ASSIGNED TASK
Without the pictures, give the entries below again exactly as written.

Caption-style text data:
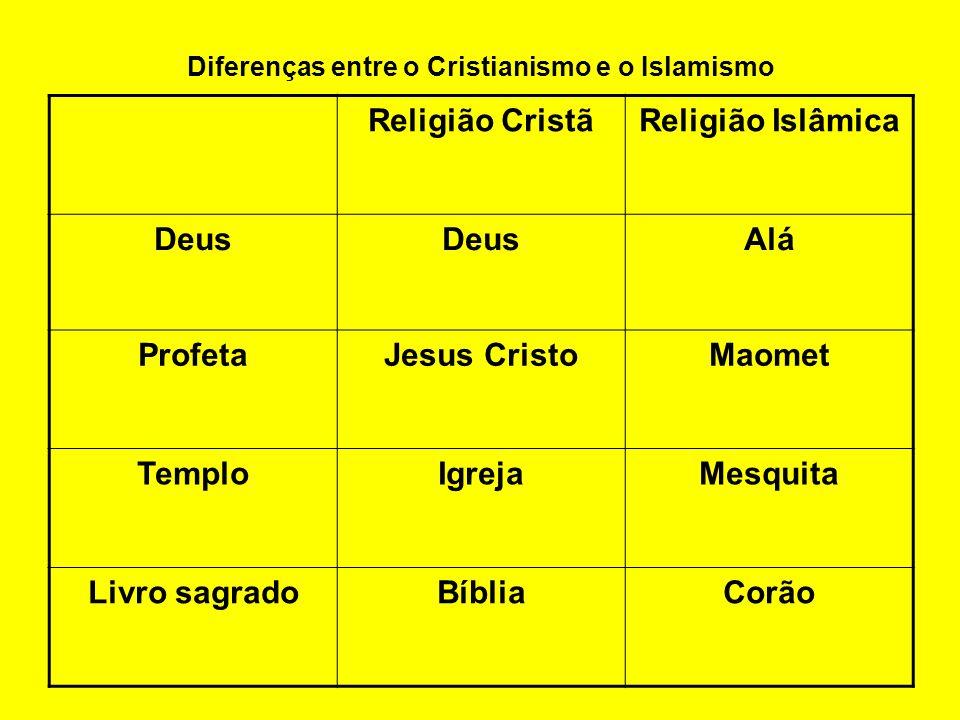 Diferenças entre o Cristianismo e o Islamismo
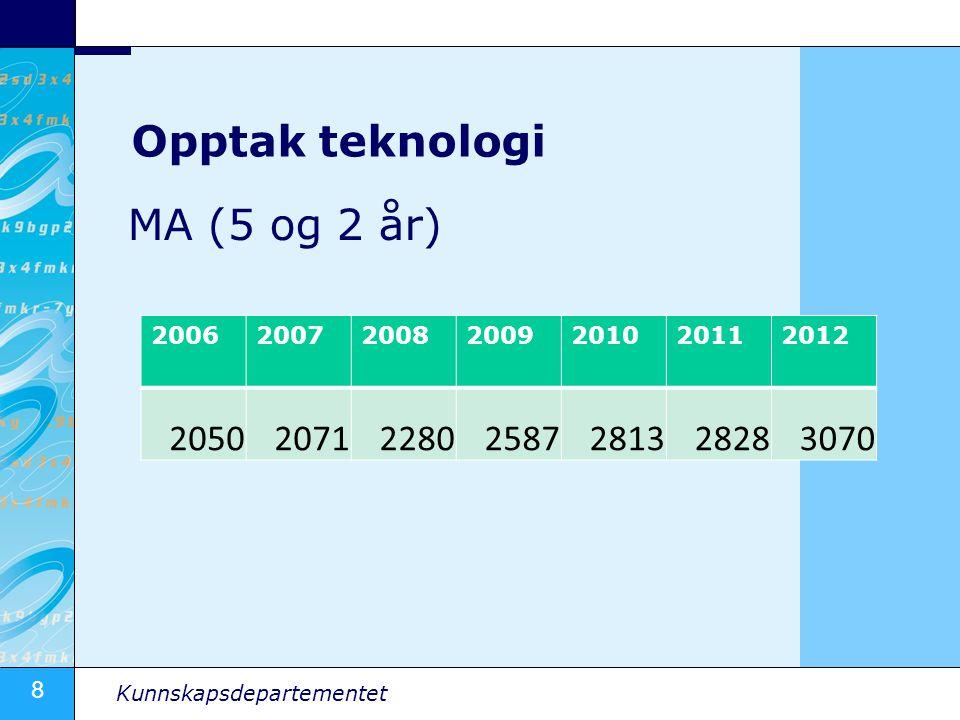 Opptak teknologi MA (5 og 2 år) 2050 2071 2280 2587 2813 2828 3070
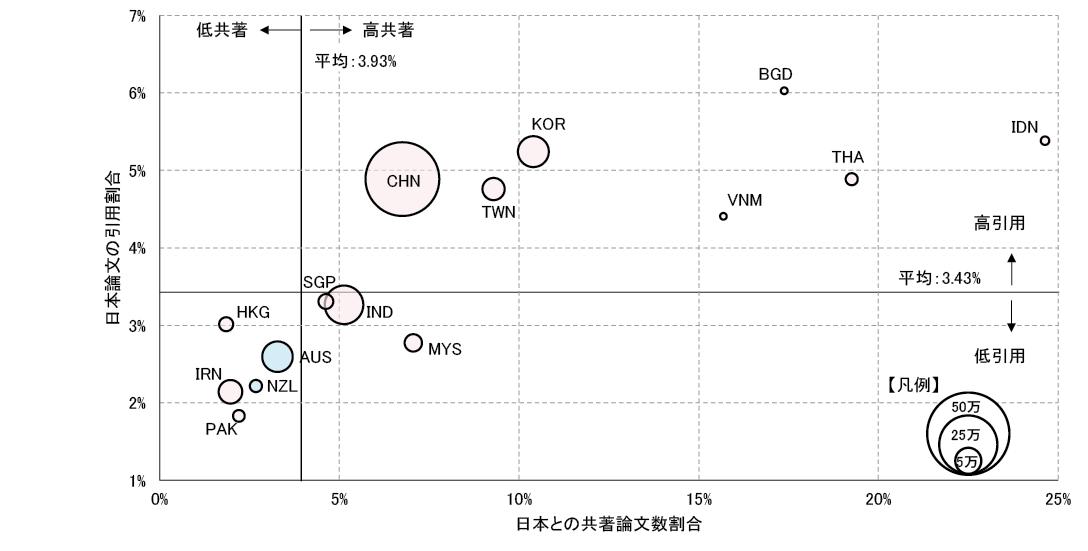 図表4 アジア・大洋州の論文数の多い国・地域(上位15)の日本論文引用割合と日本との共著論文数割合※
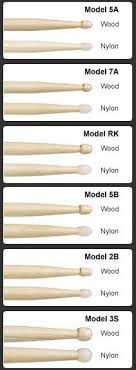 Drumstick Sizes Explained Drum Stick Size Chart Guide 5a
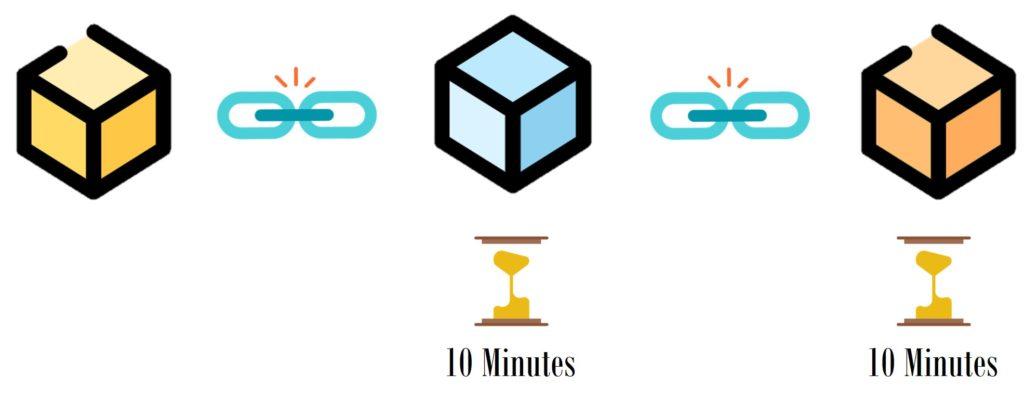 區塊鏈說明4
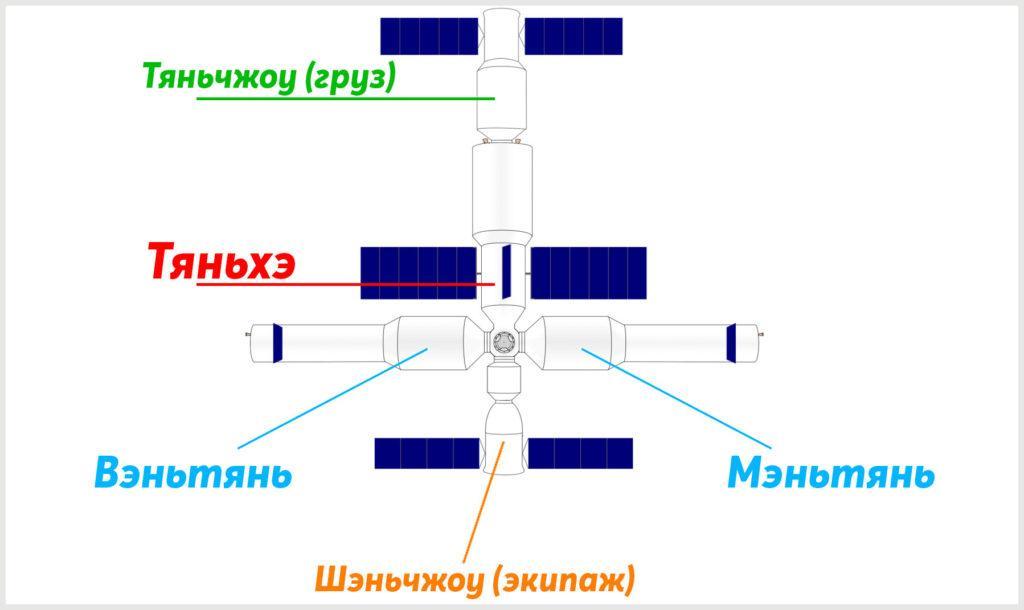 Схема китайской космической станции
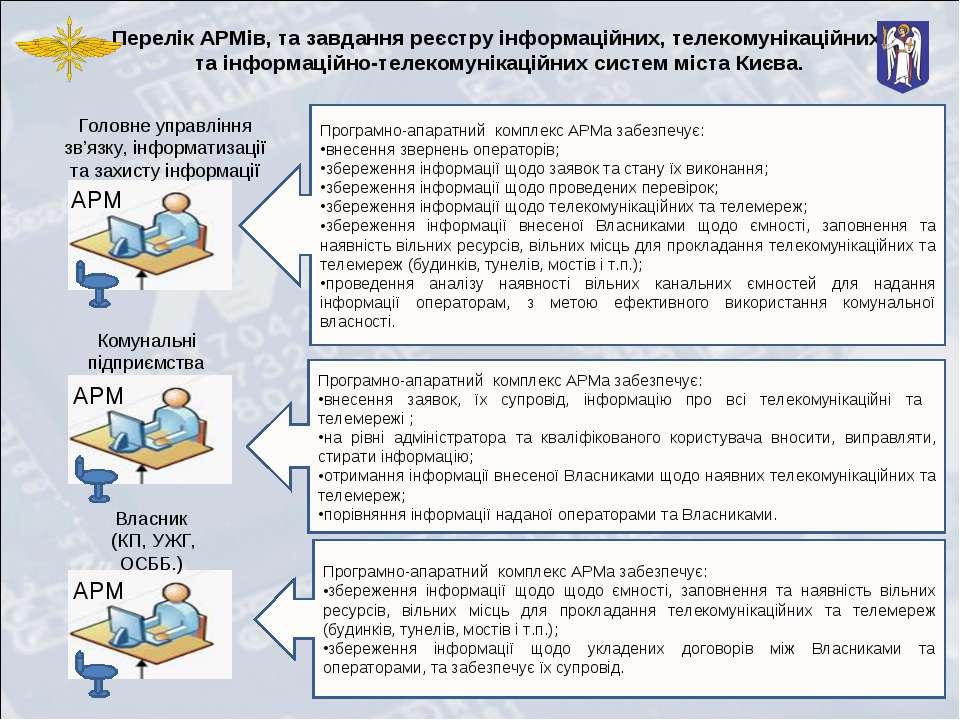 Перелік АРМів, та завдання реєстру інформаційних, телекомунікаційних та інфор...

SOLUTION TO THIS PROBLEM
 Diferenças entre o Cristianismo e o Islamismo
 Opptak teknologi MA (5 og 2 år) 2050 2071 2280 2587 2813 2828 3070
 図表4 アジア・大洋州の論文数の多い国・地域(上位15)の日本論文引用割合と日本との共著論文数割合※
 Drumstick Sizes Explained Drum Stick Size Chart Guide 5a
 區塊鏈說明4
 Схема китайской космической станции
 Перелік АРМів, та завдання реєстру інформаційних, телекомунікаційних та інфор...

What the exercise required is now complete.